E vocês, já leram? O que pensam desta realidade? Acham que o futuro nos trará uma realidade semelhante a esta ou mais próxima da igualdade entre homens e mulheres? Comentem, tenham um bom fim-de-semana recheado de boas leituras! Até à próxima.
“— Vê? — diz. — É por isso que os velhos costumes não resultavam. Há sempre alguma coisa. Há sempre algum miúdo doente, uma peça na escola, dores menstruais ou licença de maternidade. Há sempre um problema. — Abro a boca, mas não para falar. É apenas uma reação de incredulidade. O Morgan não acabou. Pega numa caneta e começa a brandir o ar com ela. — Precisa de meter isso na cabeça, Jean. As mulheres não são fiáveis. O sistema não funciona como funcionava. Veja os anos 50. Tudo era perfeito. Todos tinham uma bela casa, um carro na garagem e comida na mesa. E as coisas funcionavam com eficiência! Não precisávamos de mulheres na força laboral. Verá, quando superar toda essa raiva. Verá que as coisas são melhores assim.”
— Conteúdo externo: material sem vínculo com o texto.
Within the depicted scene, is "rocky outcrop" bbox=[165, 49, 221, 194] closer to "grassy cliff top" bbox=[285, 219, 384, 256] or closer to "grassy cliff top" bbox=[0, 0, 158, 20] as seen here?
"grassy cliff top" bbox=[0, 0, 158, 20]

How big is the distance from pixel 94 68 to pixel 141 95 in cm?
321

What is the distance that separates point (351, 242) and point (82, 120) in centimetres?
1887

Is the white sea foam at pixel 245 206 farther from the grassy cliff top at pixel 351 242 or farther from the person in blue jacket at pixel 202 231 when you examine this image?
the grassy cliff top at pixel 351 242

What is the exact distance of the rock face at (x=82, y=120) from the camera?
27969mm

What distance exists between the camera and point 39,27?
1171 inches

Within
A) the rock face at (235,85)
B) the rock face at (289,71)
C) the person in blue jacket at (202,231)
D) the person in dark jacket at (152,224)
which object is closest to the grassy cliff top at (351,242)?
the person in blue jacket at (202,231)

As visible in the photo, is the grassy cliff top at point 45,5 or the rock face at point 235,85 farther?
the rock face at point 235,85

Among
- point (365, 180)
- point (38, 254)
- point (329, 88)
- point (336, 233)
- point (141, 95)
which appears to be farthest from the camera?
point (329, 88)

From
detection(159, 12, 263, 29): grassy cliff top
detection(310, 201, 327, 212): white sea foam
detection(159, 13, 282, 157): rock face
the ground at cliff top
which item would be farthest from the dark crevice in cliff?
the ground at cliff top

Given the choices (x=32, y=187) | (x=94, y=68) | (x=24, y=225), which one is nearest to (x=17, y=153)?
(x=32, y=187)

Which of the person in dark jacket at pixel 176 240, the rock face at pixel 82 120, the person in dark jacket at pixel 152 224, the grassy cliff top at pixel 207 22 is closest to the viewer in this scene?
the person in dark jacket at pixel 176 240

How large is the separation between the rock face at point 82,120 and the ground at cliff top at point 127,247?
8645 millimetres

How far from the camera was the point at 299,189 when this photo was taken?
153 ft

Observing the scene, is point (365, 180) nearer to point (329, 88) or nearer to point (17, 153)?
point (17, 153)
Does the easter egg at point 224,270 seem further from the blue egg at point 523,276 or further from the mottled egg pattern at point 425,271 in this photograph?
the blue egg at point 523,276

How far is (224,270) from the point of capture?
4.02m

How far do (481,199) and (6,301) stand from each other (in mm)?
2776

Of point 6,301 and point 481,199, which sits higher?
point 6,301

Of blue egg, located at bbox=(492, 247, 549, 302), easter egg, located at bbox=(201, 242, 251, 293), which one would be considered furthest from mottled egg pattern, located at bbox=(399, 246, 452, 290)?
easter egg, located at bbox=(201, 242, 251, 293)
“A Jackie também se ofereceu para trabalhar como coordenadora de campanha. Na sua última carta, falou-me das eleições intercalares, do regresso do Congresso ao normal, talvez melhor ainda do que o normal, com tantas mulheres que se candidataram. «Imagina, Jeanie», escreveu. «Vinte e cinco por cento do Senado e da Câmara. Vinte e cinco! Devias voltar para te candidatares.»
«Talvez no ano que vêm», escrevi na resposta. E fui sincera.
Mas, por enquanto, a Jackie tem o meu apoio financeiro e moral. Não estou pronta para participar na política, ainda não. Os rapazes adoram o sol e o ar de Itália, a segunda língua da Sonia vai a caminho de se tornar tão expressiva como a primeira e todos estão entusiasmados com o bebé que vem a caminho.
Além disso, gosto de olhar para as mulheres daqui. Falam com as mãos, com os corpos e com as almas. E cantam.”